- **Provided entries**
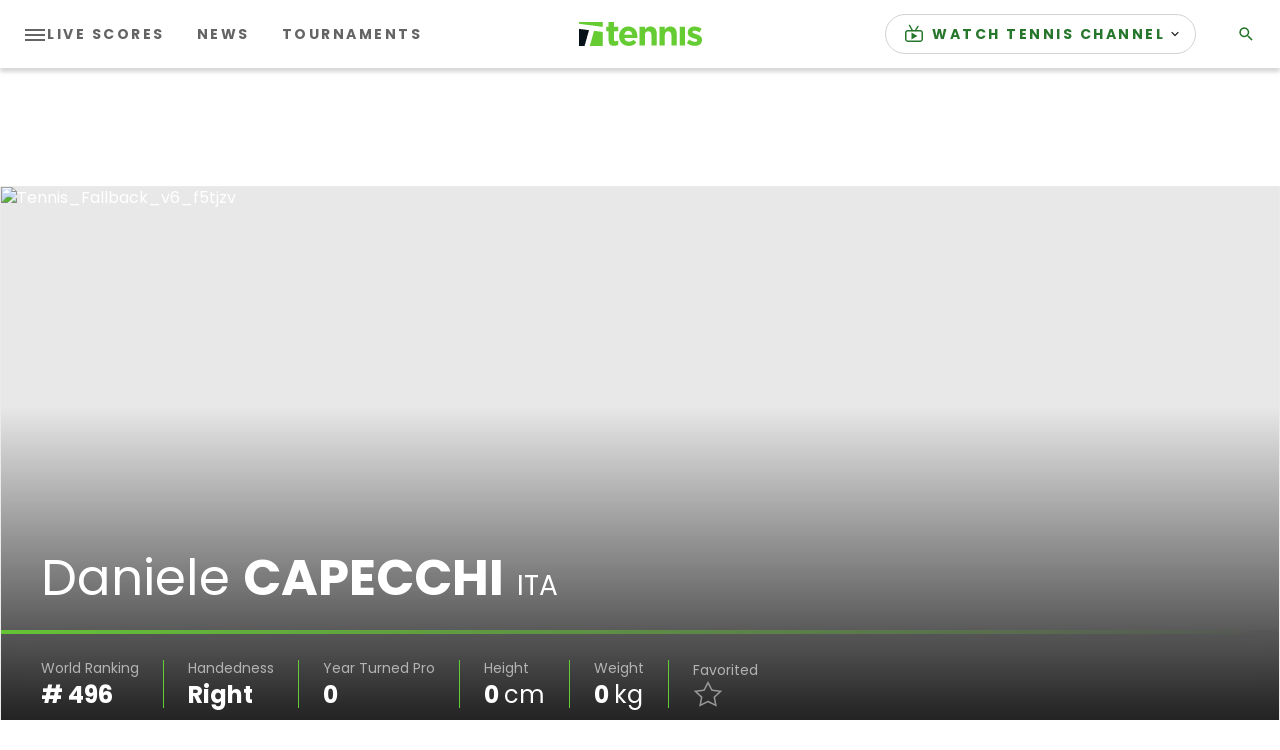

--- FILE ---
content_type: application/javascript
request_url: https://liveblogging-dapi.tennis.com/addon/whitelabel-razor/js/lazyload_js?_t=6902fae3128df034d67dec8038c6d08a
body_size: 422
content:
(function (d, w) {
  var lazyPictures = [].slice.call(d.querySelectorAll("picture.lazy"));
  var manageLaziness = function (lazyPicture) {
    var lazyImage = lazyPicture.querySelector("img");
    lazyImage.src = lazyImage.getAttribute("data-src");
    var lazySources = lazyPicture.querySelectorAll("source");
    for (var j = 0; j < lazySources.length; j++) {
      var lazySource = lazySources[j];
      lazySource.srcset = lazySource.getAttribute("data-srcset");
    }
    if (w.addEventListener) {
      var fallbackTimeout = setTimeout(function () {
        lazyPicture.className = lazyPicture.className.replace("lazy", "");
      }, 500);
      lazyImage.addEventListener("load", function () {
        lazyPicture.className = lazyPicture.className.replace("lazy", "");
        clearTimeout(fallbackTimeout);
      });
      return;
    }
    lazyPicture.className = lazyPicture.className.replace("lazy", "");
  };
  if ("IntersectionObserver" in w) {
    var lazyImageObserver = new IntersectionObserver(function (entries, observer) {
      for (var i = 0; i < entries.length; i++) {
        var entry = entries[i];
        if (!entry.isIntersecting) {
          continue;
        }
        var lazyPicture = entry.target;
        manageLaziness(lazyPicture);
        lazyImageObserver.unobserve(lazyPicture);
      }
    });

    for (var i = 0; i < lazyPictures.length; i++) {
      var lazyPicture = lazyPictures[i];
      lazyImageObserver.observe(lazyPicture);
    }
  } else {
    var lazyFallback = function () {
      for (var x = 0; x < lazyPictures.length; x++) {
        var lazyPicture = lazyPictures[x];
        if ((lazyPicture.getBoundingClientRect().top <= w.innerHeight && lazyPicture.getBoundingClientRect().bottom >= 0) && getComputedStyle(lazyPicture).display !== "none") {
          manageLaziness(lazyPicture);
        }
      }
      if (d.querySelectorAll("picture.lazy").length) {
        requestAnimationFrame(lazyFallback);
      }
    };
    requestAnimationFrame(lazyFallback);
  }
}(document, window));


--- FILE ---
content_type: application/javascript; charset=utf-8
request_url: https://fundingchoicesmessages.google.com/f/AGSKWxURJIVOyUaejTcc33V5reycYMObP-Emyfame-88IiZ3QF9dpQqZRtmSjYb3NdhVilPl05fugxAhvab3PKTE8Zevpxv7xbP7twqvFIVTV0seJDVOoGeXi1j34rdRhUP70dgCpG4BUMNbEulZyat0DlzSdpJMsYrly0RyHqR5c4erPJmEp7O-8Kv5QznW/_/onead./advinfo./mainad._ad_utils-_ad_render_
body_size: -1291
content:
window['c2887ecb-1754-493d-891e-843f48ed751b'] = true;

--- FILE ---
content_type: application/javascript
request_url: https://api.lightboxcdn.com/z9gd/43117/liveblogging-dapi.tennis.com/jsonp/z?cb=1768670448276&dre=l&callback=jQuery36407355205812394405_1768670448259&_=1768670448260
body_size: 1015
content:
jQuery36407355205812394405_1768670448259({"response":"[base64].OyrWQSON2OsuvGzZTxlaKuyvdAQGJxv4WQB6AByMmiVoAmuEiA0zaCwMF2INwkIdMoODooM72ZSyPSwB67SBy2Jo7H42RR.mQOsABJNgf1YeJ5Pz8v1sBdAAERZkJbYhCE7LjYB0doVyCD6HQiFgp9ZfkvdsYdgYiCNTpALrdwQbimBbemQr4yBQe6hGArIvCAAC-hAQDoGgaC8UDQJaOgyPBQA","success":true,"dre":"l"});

...

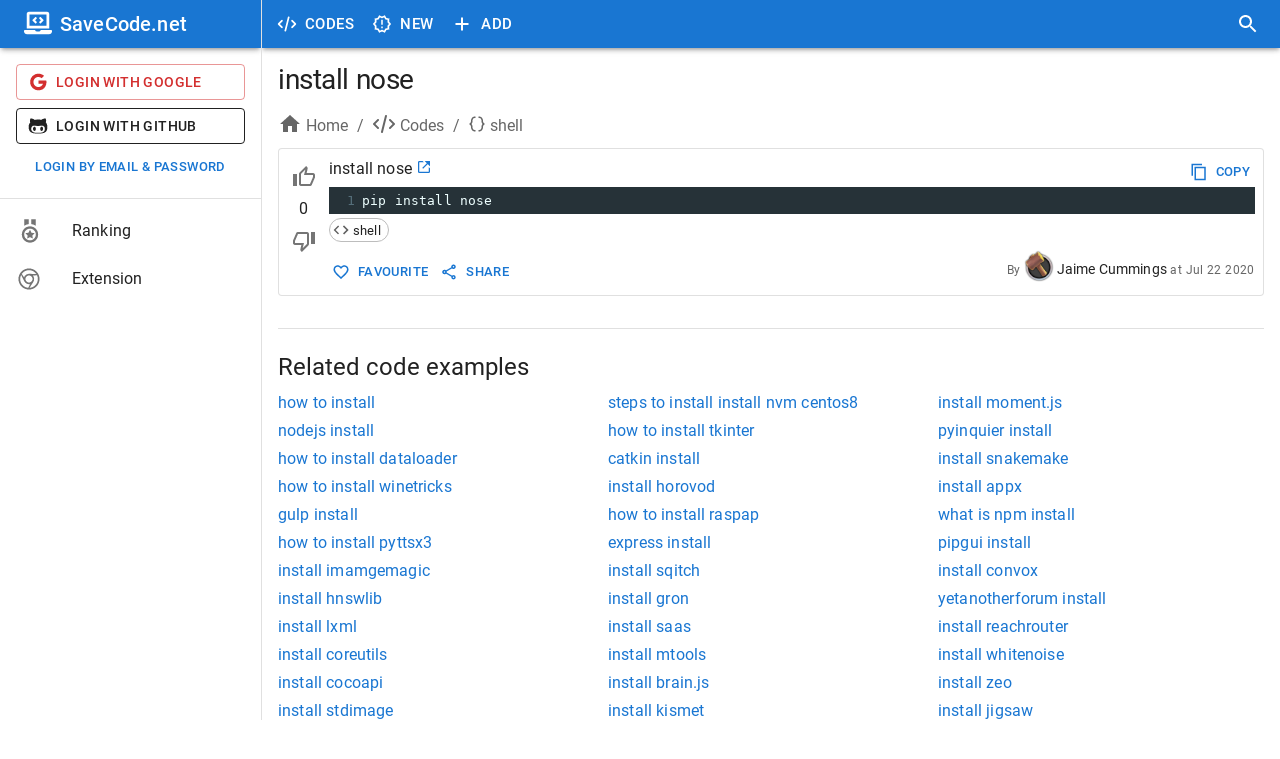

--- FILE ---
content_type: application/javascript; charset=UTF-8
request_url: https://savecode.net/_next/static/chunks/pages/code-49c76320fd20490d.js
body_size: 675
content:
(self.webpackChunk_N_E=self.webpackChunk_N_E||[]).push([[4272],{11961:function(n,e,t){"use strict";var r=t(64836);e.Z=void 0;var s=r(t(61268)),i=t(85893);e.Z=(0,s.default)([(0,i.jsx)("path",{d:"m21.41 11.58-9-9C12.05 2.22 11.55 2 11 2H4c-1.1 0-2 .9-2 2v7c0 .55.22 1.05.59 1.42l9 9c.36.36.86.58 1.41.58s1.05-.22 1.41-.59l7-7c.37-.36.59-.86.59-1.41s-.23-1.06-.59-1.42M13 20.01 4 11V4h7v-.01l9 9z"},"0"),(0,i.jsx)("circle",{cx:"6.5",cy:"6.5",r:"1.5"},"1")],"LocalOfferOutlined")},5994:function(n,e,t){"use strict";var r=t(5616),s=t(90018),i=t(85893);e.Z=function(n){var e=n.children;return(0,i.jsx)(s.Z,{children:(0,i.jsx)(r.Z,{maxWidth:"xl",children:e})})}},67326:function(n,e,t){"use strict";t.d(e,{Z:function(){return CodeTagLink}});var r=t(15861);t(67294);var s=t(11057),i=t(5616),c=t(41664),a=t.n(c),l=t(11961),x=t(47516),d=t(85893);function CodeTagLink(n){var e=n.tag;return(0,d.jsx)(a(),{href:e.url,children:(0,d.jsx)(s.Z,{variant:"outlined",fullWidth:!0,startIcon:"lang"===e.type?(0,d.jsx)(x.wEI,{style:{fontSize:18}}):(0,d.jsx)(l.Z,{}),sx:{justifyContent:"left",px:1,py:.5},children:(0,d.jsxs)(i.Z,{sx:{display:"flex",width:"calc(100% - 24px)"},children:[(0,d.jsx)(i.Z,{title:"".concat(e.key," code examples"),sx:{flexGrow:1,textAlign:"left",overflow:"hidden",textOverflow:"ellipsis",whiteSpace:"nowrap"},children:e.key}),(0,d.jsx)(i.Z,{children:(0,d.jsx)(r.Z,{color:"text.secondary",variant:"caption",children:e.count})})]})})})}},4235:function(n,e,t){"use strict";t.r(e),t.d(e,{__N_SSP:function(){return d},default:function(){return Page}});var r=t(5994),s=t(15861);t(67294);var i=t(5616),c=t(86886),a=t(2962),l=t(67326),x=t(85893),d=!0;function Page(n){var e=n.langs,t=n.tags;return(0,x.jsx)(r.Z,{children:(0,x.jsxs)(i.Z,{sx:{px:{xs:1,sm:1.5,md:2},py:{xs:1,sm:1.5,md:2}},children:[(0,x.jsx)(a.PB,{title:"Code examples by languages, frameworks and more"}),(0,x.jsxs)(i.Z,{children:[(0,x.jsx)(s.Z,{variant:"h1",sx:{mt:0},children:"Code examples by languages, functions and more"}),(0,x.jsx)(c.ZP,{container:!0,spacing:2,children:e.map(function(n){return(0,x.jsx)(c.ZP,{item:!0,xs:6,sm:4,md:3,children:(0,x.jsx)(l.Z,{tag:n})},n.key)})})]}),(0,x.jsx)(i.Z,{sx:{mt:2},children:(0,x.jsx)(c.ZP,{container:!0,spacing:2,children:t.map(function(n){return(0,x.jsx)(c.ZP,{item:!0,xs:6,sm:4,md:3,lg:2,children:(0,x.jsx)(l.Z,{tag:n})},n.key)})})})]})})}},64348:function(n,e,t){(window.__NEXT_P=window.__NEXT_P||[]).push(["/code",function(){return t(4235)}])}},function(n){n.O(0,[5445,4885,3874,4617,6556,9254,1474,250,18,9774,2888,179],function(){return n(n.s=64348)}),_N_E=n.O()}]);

...

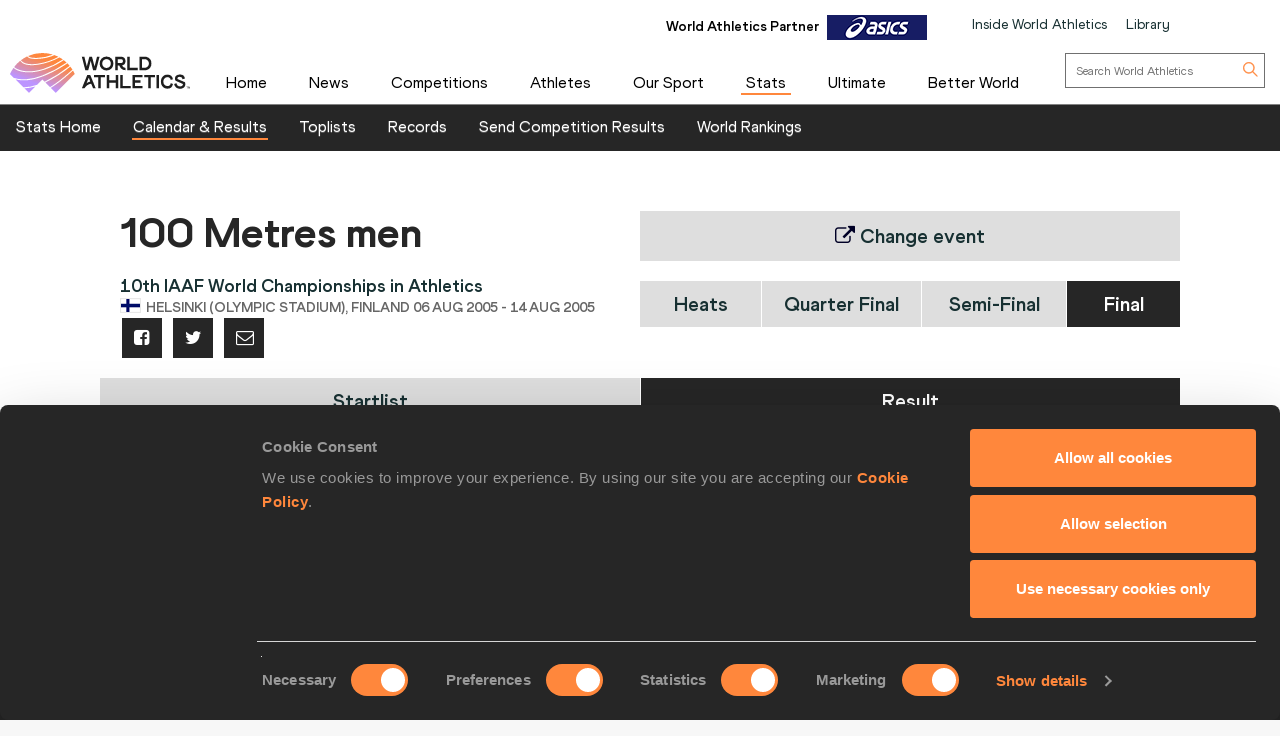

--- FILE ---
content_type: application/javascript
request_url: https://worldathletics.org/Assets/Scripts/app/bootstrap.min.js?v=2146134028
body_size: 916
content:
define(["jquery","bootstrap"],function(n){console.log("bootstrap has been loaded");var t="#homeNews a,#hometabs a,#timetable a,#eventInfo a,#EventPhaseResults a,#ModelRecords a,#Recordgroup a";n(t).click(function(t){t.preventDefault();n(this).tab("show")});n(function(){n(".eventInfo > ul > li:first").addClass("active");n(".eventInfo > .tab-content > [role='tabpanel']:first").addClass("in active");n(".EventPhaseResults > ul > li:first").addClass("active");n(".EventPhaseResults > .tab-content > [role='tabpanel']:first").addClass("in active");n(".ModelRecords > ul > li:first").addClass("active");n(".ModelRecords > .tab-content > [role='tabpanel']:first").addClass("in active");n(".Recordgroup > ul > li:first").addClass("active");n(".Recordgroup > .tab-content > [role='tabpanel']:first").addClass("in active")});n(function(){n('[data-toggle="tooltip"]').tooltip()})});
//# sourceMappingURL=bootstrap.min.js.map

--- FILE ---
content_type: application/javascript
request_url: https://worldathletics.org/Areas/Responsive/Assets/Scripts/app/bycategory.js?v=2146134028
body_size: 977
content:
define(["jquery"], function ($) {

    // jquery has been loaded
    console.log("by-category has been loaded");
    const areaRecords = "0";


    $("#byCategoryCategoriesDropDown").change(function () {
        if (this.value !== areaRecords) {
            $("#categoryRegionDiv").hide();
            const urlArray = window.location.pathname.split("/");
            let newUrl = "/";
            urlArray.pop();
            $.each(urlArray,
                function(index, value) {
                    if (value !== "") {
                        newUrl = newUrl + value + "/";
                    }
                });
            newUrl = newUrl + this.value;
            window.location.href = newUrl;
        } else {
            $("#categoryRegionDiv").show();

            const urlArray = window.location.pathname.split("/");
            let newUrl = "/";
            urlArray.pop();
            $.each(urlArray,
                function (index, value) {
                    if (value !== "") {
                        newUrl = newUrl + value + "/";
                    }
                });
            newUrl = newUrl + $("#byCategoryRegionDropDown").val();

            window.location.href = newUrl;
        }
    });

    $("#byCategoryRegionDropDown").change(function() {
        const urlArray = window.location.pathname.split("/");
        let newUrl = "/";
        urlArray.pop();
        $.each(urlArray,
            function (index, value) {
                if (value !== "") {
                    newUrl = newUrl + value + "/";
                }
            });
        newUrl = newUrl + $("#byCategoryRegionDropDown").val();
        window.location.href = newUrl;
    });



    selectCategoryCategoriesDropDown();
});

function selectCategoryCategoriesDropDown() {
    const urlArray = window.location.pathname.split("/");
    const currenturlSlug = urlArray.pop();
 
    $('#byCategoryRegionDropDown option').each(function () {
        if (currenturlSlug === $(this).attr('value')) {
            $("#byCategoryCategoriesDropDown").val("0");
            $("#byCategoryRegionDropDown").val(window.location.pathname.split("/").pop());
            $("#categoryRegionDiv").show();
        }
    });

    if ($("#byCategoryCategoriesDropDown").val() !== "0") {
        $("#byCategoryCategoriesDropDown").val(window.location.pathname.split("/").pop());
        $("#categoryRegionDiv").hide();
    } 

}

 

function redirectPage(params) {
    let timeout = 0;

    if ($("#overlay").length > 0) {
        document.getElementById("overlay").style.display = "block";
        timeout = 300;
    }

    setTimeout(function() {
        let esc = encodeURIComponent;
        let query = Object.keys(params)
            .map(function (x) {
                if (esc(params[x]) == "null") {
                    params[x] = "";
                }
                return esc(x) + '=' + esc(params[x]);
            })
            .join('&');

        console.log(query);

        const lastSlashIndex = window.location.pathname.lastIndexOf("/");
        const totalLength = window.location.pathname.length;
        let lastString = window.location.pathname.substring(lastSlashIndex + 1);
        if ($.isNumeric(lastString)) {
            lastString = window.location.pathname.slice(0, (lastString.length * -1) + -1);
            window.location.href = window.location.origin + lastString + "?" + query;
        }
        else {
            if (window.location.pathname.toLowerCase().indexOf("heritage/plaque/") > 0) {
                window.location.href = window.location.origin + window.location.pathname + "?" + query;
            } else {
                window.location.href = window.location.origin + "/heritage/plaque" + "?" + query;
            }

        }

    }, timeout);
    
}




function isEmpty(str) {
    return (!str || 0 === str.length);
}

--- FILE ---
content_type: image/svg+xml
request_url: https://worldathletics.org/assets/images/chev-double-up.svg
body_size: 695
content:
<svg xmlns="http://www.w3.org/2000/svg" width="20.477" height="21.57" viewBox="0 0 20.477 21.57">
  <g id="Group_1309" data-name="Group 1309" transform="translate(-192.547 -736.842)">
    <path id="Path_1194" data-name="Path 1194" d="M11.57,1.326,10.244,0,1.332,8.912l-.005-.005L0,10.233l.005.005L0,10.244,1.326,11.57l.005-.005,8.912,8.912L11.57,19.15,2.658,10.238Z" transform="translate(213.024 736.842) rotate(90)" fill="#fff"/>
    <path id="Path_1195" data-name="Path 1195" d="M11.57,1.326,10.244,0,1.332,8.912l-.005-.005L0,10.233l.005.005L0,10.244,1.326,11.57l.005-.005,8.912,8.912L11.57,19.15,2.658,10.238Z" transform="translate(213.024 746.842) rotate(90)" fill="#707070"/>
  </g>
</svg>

- **Task requirements**
Each line above with the string "lazySources" should be reported in full.

- **Response area**
    var lazySources = lazyPicture.querySelectorAll("source");
    for (var j = 0; j < lazySources.length; j++) {
      var lazySource = lazySources[j];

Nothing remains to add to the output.